Gather each line from the items below that contains the string "located", treating uppercase and lowercase letters as distinct.

--- INPUT MATERIAL ---

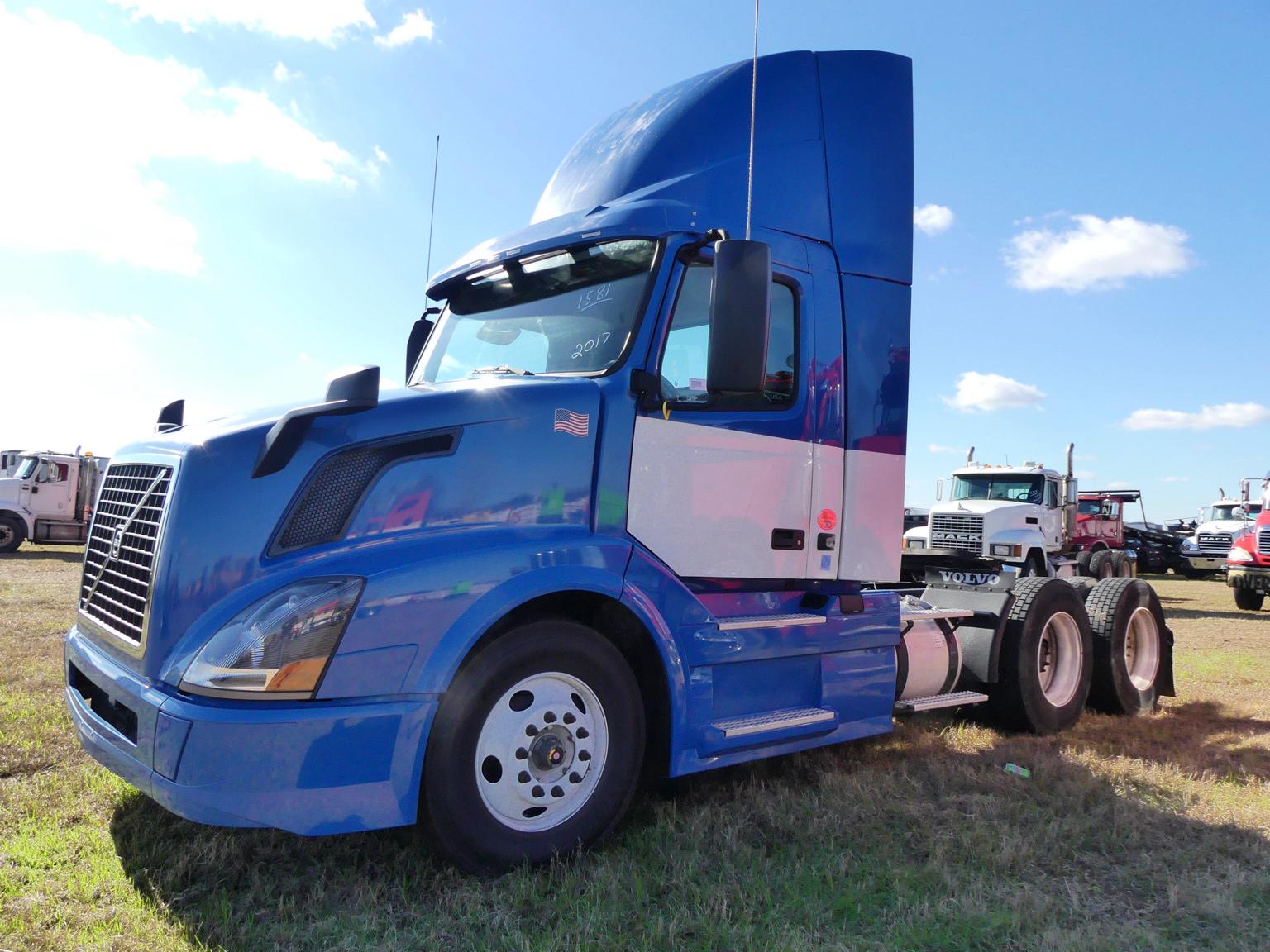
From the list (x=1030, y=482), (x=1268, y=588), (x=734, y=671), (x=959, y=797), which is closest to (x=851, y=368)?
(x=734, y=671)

---
--- INPUT MATERIAL ---

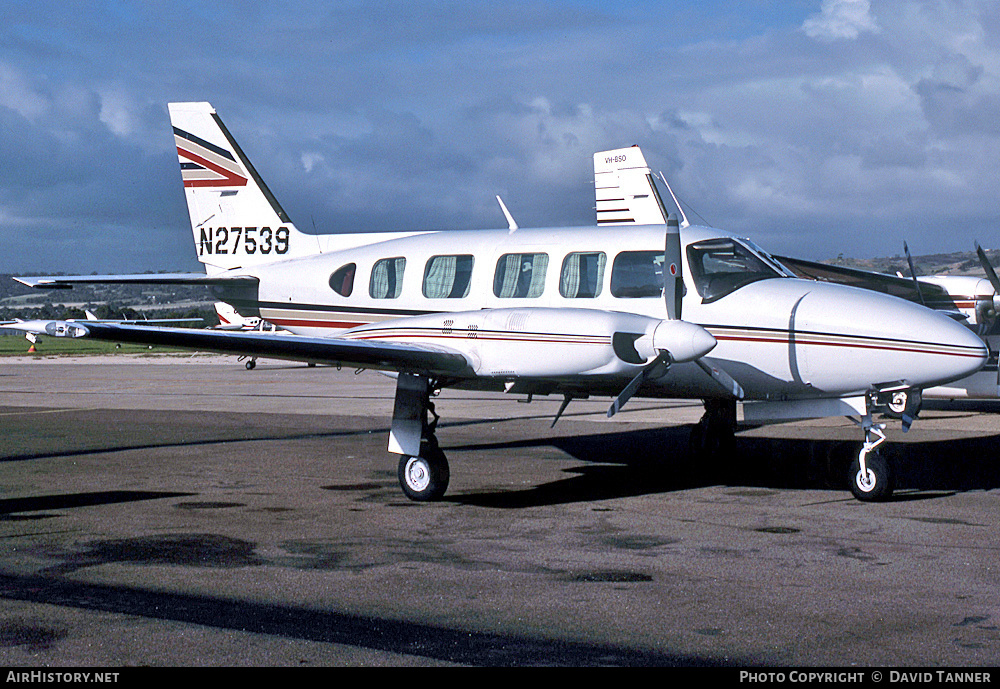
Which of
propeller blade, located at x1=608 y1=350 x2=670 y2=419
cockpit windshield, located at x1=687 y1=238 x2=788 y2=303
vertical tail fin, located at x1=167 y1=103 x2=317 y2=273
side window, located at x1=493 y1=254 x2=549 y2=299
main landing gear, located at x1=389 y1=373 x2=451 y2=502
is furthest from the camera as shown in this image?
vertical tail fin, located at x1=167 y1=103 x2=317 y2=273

---
--- INPUT MATERIAL ---

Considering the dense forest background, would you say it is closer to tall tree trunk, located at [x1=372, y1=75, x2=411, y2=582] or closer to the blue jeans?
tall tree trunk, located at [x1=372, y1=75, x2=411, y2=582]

---

■ **EXERCISE RESPONSE**:
propeller blade, located at x1=608 y1=350 x2=670 y2=419
cockpit windshield, located at x1=687 y1=238 x2=788 y2=303
vertical tail fin, located at x1=167 y1=103 x2=317 y2=273
side window, located at x1=493 y1=254 x2=549 y2=299
main landing gear, located at x1=389 y1=373 x2=451 y2=502
vertical tail fin, located at x1=167 y1=103 x2=317 y2=273
Considering the dense forest background, would you say it is closer to tall tree trunk, located at [x1=372, y1=75, x2=411, y2=582] or closer to the blue jeans?
tall tree trunk, located at [x1=372, y1=75, x2=411, y2=582]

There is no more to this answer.